3) The payment system perpetuated the myth that Social Security is a savings program with individual accounts held for every beneficiary. Social Security is a strong and durable commitment of current workers to allow the first $62,400 of their wages to be taxed at a fixed rate in order to pay those who have met the eligibility requirements of Social Security. While it is not a welfare program, it unquestionably is not a savings program either. The battle cry “keep your hands off MY Social Security” needs to be answered with the rejoinder: Social Security belongs to current and future beneficiaries alike.

4) The ratio of workers per retiree is declining and life expectancies are growing.

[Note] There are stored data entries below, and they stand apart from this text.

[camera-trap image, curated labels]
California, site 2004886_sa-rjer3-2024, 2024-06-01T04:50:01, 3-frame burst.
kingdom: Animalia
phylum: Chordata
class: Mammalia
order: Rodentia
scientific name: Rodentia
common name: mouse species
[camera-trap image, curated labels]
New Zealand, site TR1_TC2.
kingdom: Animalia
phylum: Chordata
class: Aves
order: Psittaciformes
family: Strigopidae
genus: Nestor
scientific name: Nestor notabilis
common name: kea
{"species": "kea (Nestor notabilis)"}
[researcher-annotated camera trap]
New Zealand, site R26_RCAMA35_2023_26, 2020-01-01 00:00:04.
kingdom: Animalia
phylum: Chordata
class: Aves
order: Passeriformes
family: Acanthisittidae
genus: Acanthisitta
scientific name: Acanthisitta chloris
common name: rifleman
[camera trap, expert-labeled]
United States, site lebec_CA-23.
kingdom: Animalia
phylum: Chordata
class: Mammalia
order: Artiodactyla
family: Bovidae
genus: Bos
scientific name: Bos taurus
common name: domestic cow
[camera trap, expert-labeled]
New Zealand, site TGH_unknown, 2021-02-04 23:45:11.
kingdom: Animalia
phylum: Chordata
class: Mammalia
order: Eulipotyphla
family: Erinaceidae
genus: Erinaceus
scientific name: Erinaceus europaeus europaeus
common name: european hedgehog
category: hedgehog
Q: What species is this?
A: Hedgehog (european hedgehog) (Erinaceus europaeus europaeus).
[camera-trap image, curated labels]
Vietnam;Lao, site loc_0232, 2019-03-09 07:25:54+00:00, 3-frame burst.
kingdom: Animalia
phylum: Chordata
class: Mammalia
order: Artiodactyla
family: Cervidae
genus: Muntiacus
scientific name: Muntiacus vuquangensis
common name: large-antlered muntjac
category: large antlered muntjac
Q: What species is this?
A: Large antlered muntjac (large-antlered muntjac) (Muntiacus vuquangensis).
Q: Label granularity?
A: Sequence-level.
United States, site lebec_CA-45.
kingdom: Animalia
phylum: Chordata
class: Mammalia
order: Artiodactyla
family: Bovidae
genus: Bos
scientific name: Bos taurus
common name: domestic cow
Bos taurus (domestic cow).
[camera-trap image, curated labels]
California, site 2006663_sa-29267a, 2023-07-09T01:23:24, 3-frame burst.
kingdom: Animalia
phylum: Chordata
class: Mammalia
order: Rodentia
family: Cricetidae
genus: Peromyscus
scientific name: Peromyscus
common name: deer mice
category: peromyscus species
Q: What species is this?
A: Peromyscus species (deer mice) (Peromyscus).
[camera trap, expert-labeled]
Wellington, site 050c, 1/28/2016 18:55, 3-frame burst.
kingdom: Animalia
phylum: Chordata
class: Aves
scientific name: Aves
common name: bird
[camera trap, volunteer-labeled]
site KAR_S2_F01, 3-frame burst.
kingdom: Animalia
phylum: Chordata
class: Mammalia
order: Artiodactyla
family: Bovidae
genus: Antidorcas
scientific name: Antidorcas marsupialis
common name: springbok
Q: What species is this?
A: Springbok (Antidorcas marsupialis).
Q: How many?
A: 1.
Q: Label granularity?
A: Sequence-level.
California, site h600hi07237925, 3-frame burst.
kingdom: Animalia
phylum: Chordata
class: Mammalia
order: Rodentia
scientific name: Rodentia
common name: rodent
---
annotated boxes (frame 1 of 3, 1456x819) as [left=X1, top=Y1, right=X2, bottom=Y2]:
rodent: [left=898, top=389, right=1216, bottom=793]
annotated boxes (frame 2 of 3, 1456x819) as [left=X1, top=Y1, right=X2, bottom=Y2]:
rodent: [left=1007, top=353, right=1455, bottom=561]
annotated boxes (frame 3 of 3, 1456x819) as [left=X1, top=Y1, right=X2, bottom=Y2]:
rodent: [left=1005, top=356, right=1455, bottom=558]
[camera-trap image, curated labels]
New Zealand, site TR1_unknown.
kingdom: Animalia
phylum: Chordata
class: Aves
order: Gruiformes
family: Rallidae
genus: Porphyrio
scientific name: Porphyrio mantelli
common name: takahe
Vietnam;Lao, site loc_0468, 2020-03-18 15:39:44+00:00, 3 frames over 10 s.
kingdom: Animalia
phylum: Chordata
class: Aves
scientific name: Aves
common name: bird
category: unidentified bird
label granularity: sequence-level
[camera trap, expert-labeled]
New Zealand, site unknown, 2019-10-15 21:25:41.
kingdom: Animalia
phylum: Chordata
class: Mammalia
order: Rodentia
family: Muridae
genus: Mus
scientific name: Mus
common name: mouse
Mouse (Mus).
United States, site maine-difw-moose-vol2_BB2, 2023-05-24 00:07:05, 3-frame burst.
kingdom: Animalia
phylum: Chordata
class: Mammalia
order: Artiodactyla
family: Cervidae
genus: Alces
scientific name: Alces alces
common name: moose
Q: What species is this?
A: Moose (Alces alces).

If we continue to see downward pressure on wages from international competition, productivity increases are not likely to provide a solution.

One additional problem must be observed. Medicare–a program which is an amendment to the Social Security Act–is also paid with payroll taxes and should be considered a sister to its larger retirement program. Certainly for beneficiaries Social Security payments and Medicare premiums are seen as one and the same. Both of these programs together are growing at an unsustainable rate. Unless current law is changed to alter the direction we are going, the entire federal budget will be payments made to beneficiaries or the institutions that serve them by the year 2013. I will not drag this argument too much further except to say that Americans should watch two sets of numbers:

1) The growing percentage of their budget which is used to pay entitlements vs. the shrinking percentage of their budget which is used for domestic investments. The percentage of our economy taken for all federal spending has remained a remarkably constant 19 percent.

2) The spending levels on citizens over the age of 65 vs. the spending levels on citizens in our K-12 educational system. In Nebraska there are 200,000 citizens over the age of 65 (one-seventh live in poverty) and 330,000 in our schools. We spend $3 billion on the first group and $l.6 billion on the second. The year-to-year increases are $400 million and $50 million respectively. I do not believe this can or should continue, especially when you examine internal disparities between poor and wealthy school districts.

So, while there is no crisis, I still believe the current law must be changed. The urgency for change is even greater if you want to reduce the adverse impact on either current beneficiaries or those who pay the bills. Further, for those of us who would like to see a part of Social Security become an individual savings program, there is also an urgency to change sooner rather than later. The reason is that wealth is generated as a consequence of the magic of compounding interest rates. To harness the power of compounding rates the most important variable is length of time I have saved. If I wait until I am 55 to start savings, I cannot reach the wealth I will need to cover my retirement costs. If I begin when I am 20 (or better yet at birth as Sen. Lieberman and I are suggesting with Kidsave), then I can save less and accumulate more.